*Given records*

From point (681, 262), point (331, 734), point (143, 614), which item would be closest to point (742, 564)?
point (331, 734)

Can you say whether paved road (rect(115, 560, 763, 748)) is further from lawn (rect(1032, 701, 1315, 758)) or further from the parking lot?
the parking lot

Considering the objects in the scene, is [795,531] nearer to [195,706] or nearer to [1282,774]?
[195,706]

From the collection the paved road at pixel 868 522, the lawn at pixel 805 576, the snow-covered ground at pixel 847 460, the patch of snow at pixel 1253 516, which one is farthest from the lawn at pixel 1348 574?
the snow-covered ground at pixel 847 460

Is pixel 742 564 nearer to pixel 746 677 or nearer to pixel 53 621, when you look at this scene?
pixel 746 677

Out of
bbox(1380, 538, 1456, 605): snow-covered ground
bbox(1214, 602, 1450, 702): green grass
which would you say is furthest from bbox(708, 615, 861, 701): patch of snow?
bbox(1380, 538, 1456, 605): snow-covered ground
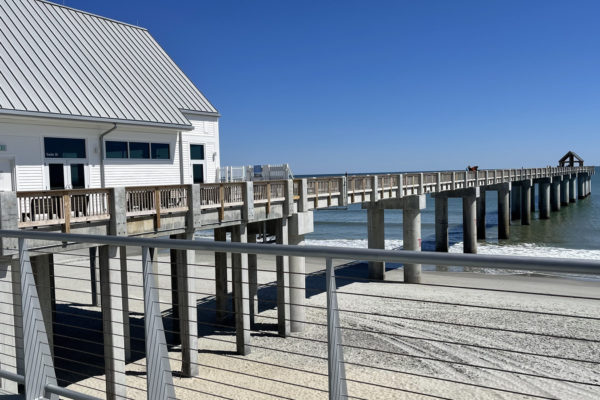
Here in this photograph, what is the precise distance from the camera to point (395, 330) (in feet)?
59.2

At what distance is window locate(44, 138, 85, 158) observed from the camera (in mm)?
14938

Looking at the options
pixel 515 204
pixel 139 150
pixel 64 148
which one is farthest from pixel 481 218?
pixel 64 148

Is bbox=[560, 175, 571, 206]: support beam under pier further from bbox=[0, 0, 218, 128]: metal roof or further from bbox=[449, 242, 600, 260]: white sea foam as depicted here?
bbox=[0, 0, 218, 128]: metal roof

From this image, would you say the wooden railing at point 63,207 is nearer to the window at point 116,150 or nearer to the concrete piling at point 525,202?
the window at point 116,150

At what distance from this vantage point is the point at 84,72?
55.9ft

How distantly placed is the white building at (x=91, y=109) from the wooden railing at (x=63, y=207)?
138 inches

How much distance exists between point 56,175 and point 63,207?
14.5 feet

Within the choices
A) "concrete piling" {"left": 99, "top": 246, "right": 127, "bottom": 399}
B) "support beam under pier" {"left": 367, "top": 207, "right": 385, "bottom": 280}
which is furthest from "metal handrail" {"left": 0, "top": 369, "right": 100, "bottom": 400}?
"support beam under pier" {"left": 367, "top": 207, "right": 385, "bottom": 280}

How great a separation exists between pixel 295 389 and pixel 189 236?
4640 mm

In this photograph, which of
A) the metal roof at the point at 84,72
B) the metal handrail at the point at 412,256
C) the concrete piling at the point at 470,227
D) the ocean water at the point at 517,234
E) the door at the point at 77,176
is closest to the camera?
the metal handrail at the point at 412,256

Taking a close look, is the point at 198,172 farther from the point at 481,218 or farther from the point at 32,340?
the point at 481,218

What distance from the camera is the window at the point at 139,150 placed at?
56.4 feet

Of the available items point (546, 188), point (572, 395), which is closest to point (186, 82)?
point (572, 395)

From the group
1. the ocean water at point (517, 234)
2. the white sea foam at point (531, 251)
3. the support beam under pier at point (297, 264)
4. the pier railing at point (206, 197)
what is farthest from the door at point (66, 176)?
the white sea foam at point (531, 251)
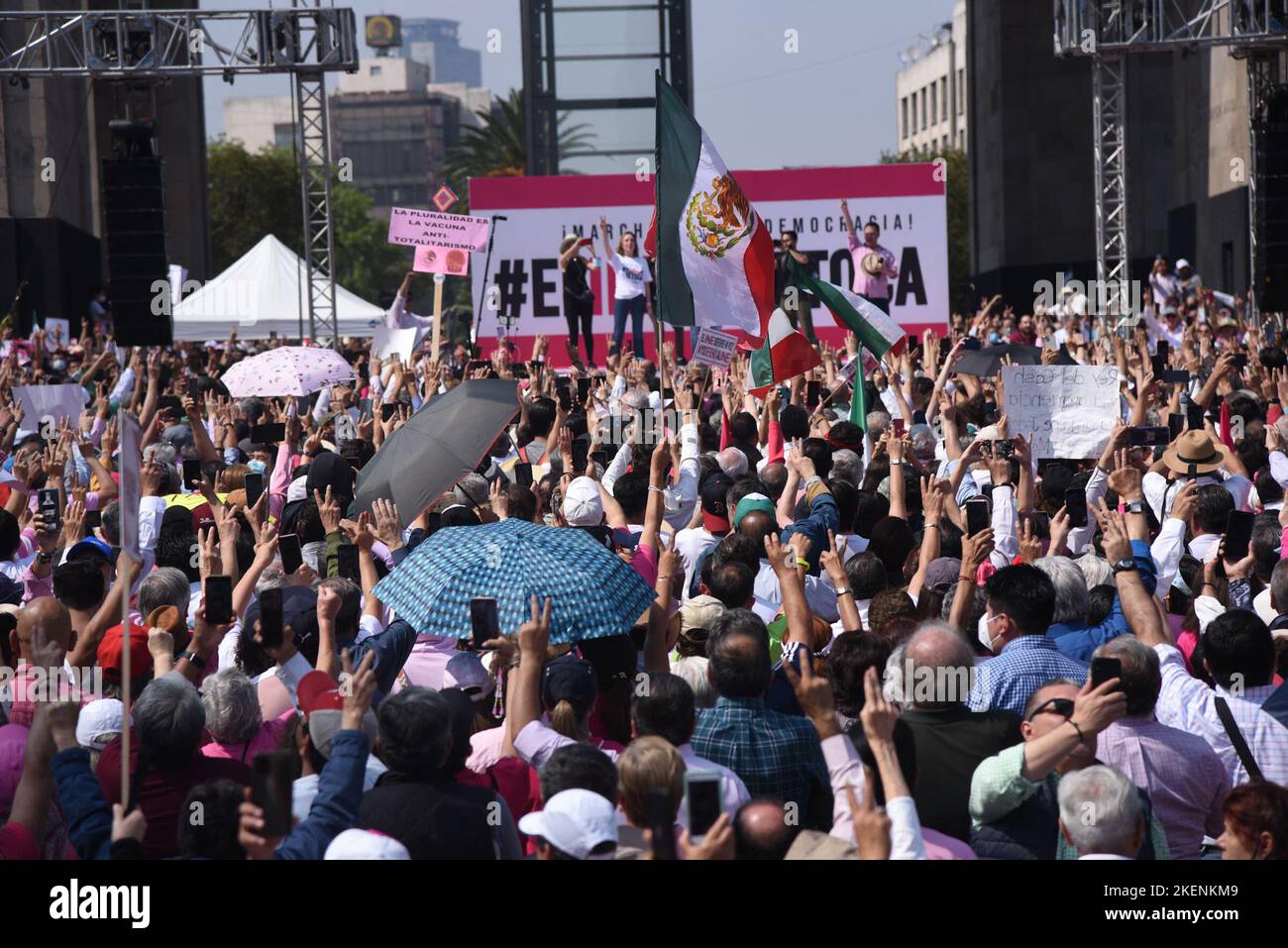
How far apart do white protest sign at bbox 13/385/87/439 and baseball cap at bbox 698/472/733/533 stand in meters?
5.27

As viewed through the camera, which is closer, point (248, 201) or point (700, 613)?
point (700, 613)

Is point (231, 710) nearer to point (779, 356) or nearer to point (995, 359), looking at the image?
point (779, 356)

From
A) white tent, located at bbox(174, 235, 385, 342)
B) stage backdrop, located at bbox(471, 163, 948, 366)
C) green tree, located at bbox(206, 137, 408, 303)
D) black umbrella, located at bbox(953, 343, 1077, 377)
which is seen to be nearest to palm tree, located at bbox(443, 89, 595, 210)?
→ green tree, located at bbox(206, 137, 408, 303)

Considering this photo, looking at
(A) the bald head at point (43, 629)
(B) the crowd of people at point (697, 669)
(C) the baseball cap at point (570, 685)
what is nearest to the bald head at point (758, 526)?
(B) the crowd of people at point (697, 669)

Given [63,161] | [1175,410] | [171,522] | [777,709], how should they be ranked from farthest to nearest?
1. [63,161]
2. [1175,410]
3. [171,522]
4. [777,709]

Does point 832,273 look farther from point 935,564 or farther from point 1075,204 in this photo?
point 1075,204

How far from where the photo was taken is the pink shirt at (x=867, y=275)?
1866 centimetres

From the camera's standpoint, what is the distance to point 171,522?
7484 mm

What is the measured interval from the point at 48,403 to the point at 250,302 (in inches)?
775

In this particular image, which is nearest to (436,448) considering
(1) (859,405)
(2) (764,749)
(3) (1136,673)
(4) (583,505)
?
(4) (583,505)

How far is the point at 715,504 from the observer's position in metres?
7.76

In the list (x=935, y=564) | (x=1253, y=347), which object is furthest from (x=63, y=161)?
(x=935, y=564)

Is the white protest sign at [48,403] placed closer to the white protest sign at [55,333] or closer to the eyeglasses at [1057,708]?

*Written problem*
Take the line with "How far from" and all lines after it to the last line, and reproduce them exactly.

*Output for this task*
How far from where the photo was taken is the pink shirt at (x=867, y=275)?
1866 centimetres

From the camera's standpoint, what is the distance to point 171,522?
7484 mm

What is the measured interval from the point at 48,403 to the point at 250,302 (in inches)?
775

In this particular image, which is nearest to (436,448) considering
(1) (859,405)
(2) (764,749)
(3) (1136,673)
(4) (583,505)
?
(4) (583,505)

How far is the point at 715,504 from the observer's position in metres?
7.76

In the list (x=935, y=564) | (x=1253, y=347), which object is furthest from (x=63, y=161)?
(x=935, y=564)

Is the white protest sign at [48,403] placed closer to the white protest sign at [55,333] or closer to the eyeglasses at [1057,708]?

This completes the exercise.